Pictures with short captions
★ ★ ★ ★ ★ ★ ★
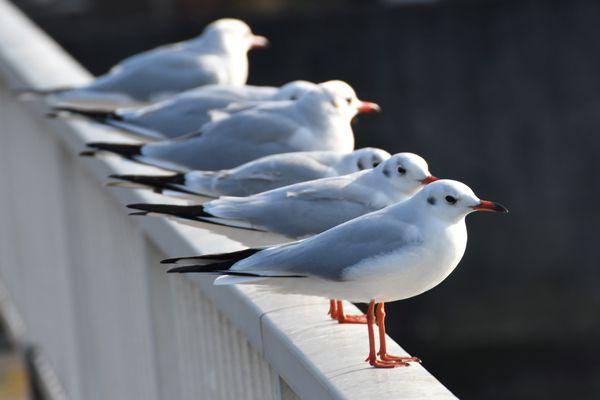 東京都の鳥 ユリカモメ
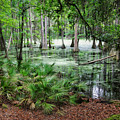 Into The Green Swamp by Carol Groenen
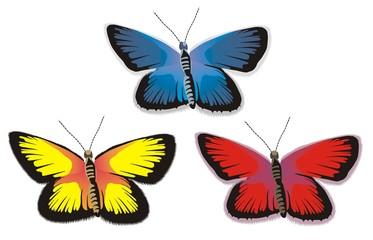 butterflies in color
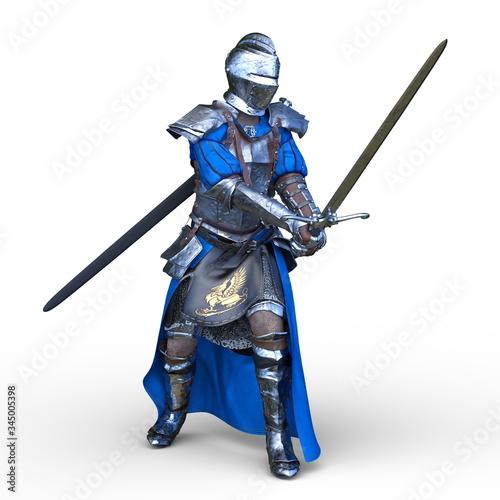 фотография 甲冑の戦士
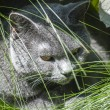 Grey cat head closeup — Stock Photo
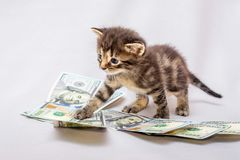 Mała figlarka blisko dolarów Odliczający przychody, zysk od busine zdjęcie stock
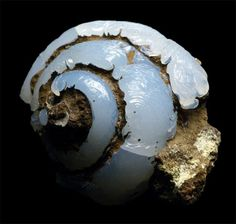Snail fossil that has completely transformed into Opal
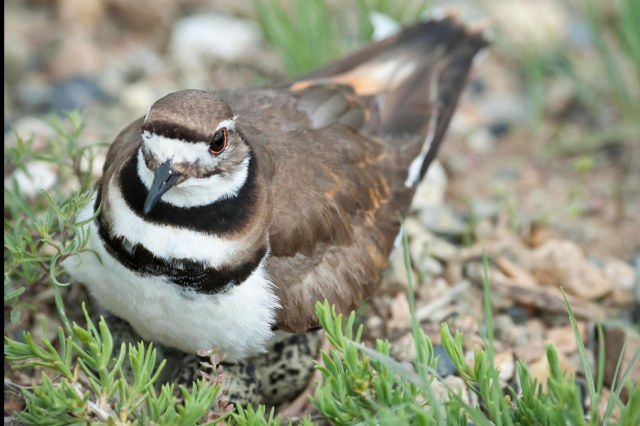 Killdeer_nesting_1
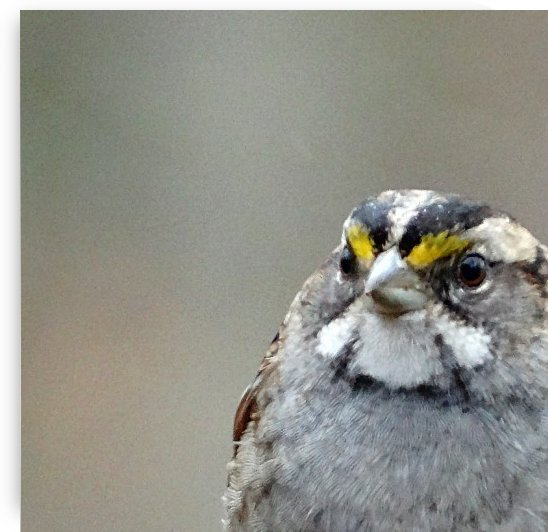 Winter White-Throated Sparrow by Greene Safaris Productions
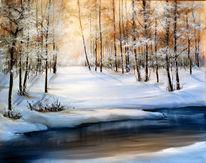 Winter, Schnee, Wald, Sonne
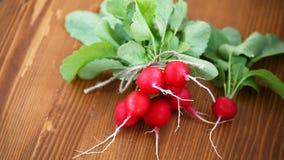 Ravanello rosso organico fresco su una tavola di legno stock footage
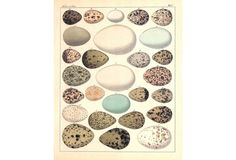 Hand-Colored Bird Eggs, C. 1840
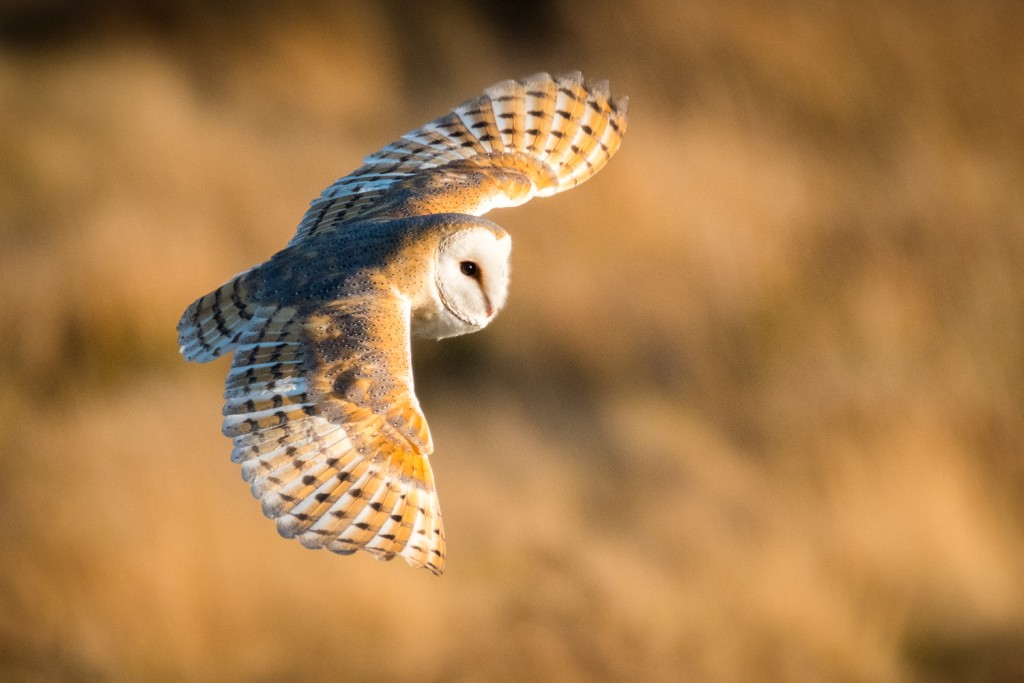 Barn Owls Of The North York Moors National Park.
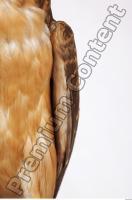 Buzzard-Circus aerogynosus 0041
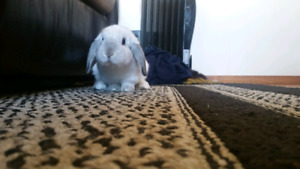 Male Lop for Rehoming
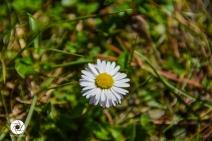 2016_03_26 Frühling_Britzer Garten_Osterwochenende-4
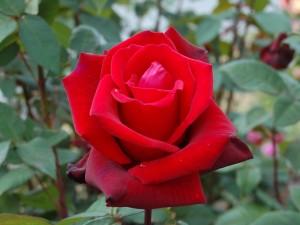 Una rosa roja en el rosal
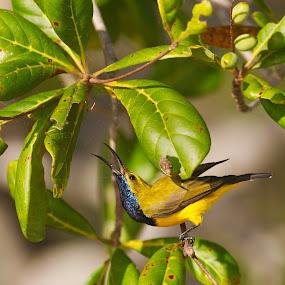 Yellow-bellied Sunbird. by Hennie Cilliers - Animals Birds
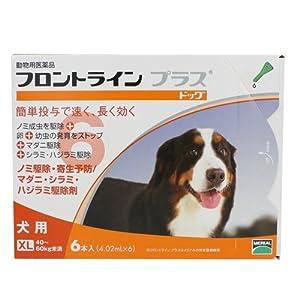 メリアル 犬用フロントラインプラス XL 6P (動物用医薬品)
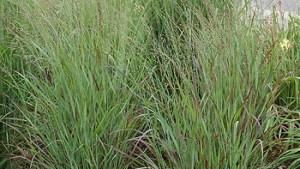 Shenandoah Switch Grass #1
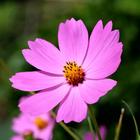 Flowers 🌸🌹🌻💐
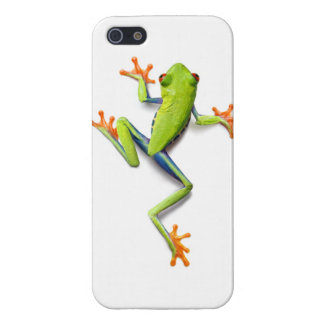 Australian Green Tree Frog - Super realistic case Case For iPhone 5/5S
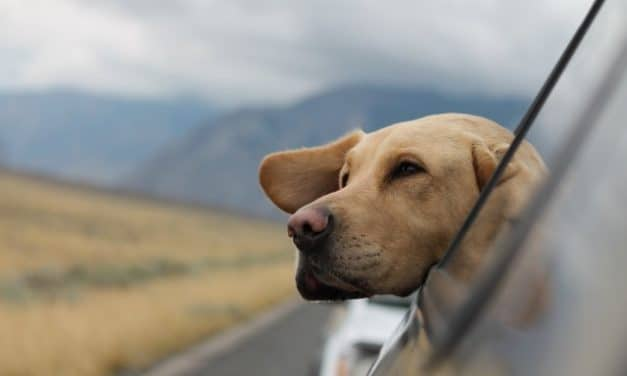 What to Pack on a Road Trip with Your Dog?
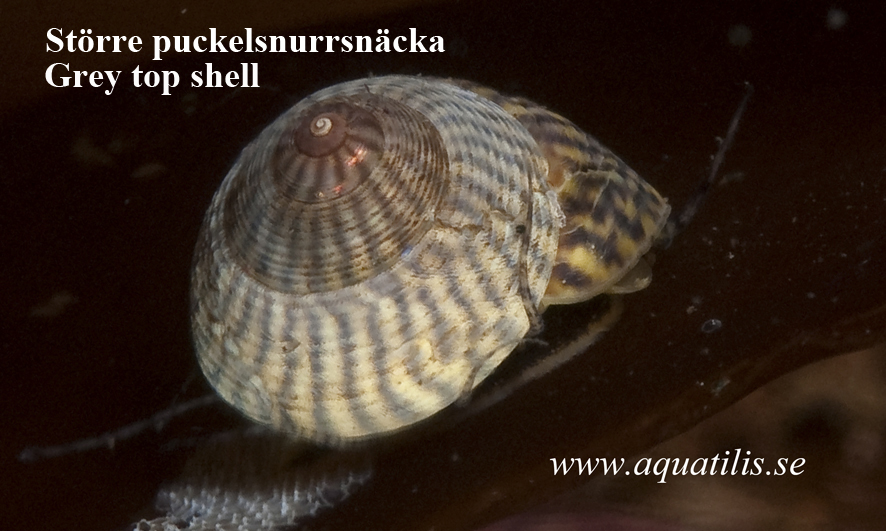 Grey top shell. Gibbula cineraria. Photo: Aquatilis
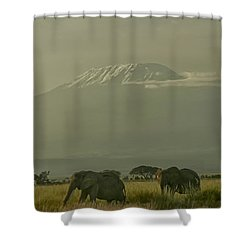 Shower Curtain featuring the photograph In The Shadow Of Kilimanjero by Gary Hall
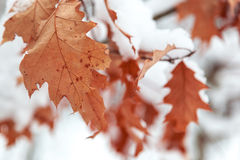 Oak Leaves Are Covered With Snow. Royalty Free Stock Image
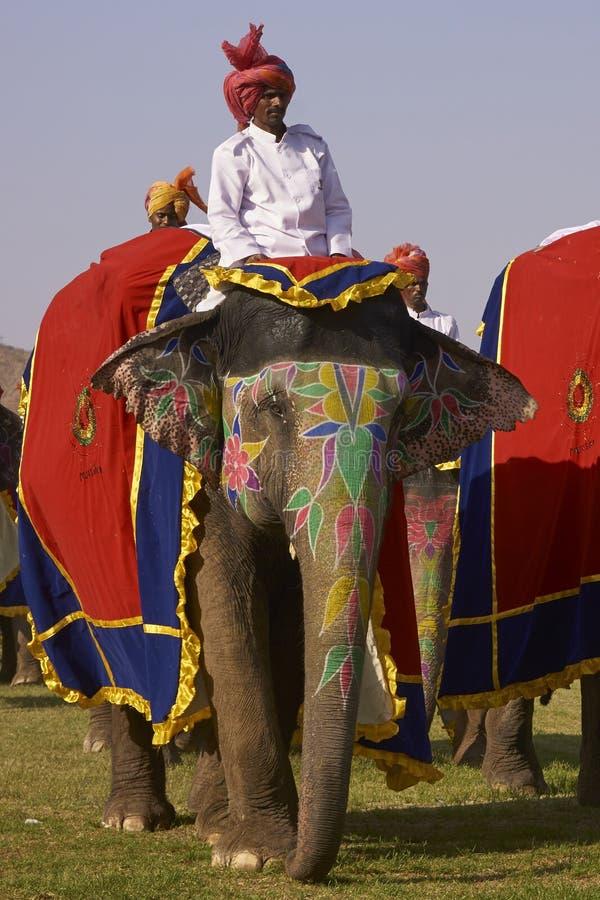 大象节日在斋浦尔,印度 免版税图库摄影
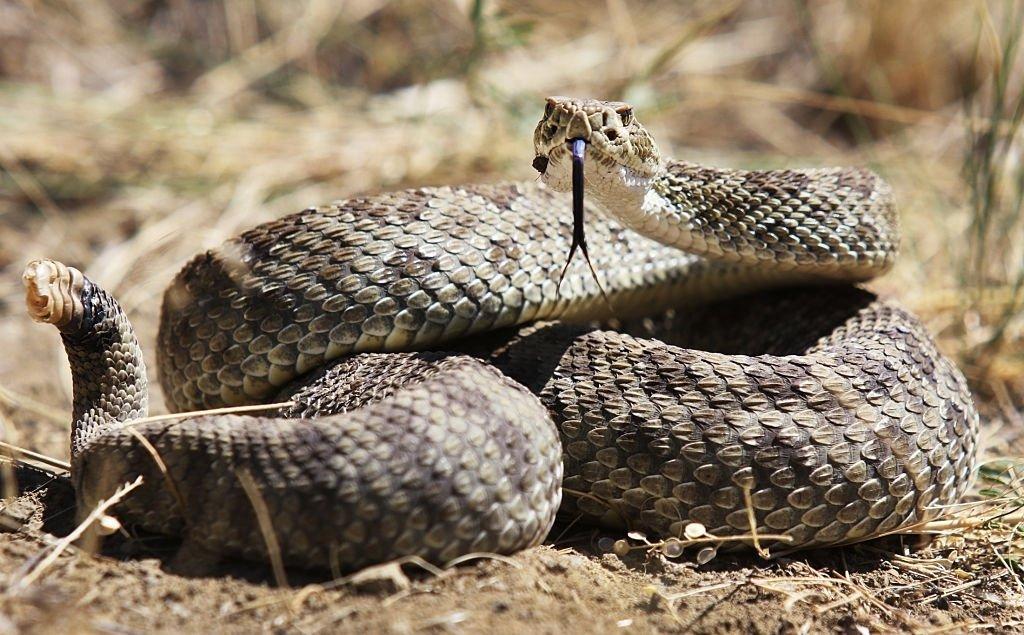 Serpiente De Cascabel – Significado Y Simbolismo De Los Sueños 5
★ ★ ★ ★ ★ ★ ★
● **EXERCISE**
Retype the lines above exactly, no pictures.

● **RESULT**
 東京都の鳥 ユリカモメ
 Into The Green Swamp by Carol Groenen
 butterflies in color
 фотография 甲冑の戦士
 Grey cat head closeup — Stock Photo
 Mała figlarka blisko dolarów Odliczający przychody, zysk od busine zdjęcie stock
Snail fossil that has completely transformed into Opal
 Killdeer_nesting_1
 Winter White-Throated Sparrow by Greene Safaris Productions
 Winter, Schnee, Wald, Sonne
 Ravanello rosso organico fresco su una tavola di legno stock footage
 Hand-Colored Bird Eggs, C. 1840
 Barn Owls Of The North York Moors National Park.
 Buzzard-Circus aerogynosus 0041
 Male Lop for Rehoming
 2016_03_26 Frühling_Britzer Garten_Osterwochenende-4
 Una rosa roja en el rosal
 Yellow-bellied Sunbird. by Hennie Cilliers - Animals Birds
 メリアル 犬用フロントラインプラス XL 6P (動物用医薬品)
 Shenandoah Switch Grass #1
 Flowers 🌸🌹🌻💐
 Australian Green Tree Frog - Super realistic case Case For iPhone 5/5S
 What to Pack on a Road Trip with Your Dog?
 Grey top shell. Gibbula cineraria. Photo: Aquatilis
 Shower Curtain featuring the photograph In The Shadow Of Kilimanjero by Gary Hall
 Oak Leaves Are Covered With Snow. Royalty Free Stock Image
 大象节日在斋浦尔,印度 免版税图库摄影
 Serpiente De Cascabel – Significado Y Simbolismo De Los Sueños 5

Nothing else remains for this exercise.